Resgatando o já alcançado na 1ª temporada, as questões de excelência negra e BLERD (black nerds, isto é, negros nerds) são reforçadas e ainda mais celebradas, consolidando dois dos diversos (e talvez mais polêmicos) espectros presentes na comunidade negra.

Dear White People

Os contrastes entre as vivências brancas e negras – além da óbvia abordagem policial – também retornam, trazendo menções ou críticas claras ao esforço e dedicação que os indivíduos negros devem exercer para terem sequer uma chance de competirem com seus semelhantes brancos (não, não se trata de meritocracia). Apesar disso, a sensação de impotência diante do sistema ainda permanece – e é retratada a todo momento – especialmente como crítica direta a absolvição policial quando da abordagem à indivíduos negros.

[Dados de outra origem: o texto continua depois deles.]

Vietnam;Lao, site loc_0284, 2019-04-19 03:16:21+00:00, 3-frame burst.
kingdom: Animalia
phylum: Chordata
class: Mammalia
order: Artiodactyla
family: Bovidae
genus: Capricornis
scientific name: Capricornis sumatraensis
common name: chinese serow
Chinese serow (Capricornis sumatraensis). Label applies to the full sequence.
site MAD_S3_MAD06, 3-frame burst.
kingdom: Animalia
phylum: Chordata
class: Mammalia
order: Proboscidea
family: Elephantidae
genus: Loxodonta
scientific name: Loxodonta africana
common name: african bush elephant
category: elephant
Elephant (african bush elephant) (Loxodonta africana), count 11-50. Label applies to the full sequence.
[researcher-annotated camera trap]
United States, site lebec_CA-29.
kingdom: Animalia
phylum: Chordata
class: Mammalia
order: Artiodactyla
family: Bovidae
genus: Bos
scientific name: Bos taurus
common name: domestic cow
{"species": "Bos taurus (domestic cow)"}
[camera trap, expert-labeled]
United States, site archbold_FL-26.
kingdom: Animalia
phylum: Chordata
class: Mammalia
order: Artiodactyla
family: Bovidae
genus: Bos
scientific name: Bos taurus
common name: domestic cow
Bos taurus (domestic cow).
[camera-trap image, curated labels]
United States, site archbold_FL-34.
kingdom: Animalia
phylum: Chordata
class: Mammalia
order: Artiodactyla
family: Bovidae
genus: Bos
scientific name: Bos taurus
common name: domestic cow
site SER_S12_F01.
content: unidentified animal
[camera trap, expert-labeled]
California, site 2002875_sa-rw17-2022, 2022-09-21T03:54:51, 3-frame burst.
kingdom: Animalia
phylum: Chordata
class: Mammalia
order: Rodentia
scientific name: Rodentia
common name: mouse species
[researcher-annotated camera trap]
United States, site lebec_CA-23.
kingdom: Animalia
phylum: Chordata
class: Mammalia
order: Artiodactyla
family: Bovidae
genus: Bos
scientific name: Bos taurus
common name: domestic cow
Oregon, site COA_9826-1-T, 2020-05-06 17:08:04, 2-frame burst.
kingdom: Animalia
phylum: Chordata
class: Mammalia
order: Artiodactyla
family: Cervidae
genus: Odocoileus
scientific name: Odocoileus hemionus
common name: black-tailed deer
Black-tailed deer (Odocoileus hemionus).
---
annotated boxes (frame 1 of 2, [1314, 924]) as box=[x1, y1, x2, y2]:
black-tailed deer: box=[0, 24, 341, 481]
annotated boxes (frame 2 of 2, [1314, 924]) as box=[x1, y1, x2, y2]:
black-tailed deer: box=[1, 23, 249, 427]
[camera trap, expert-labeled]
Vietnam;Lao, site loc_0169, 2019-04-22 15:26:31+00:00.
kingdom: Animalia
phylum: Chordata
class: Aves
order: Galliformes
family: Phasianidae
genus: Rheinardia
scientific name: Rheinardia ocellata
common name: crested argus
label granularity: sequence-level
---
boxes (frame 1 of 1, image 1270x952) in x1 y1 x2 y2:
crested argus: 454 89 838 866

A 2ª temporada de Dear White People é um exemplo de acertos tanto do diretor quanto da equipe de roteiristas e escritores, sem falar das atuações maravilhosas e extremamente reais do elenco, de forma que nos permite desfrutar das críticas e acolhimentos feitos ao longo da narrativa.

Dear White People

O foco, assim como a 1ª temporada, permanece (e se reforça) não apenas o movimento negro, mas nos próprios indivíduos negros com suas diversas particularidades e características, tanto positivas como negativas, sendo retratados – diferente de alguns shows do cenário atual – como verdadeiros e simples seres humanos.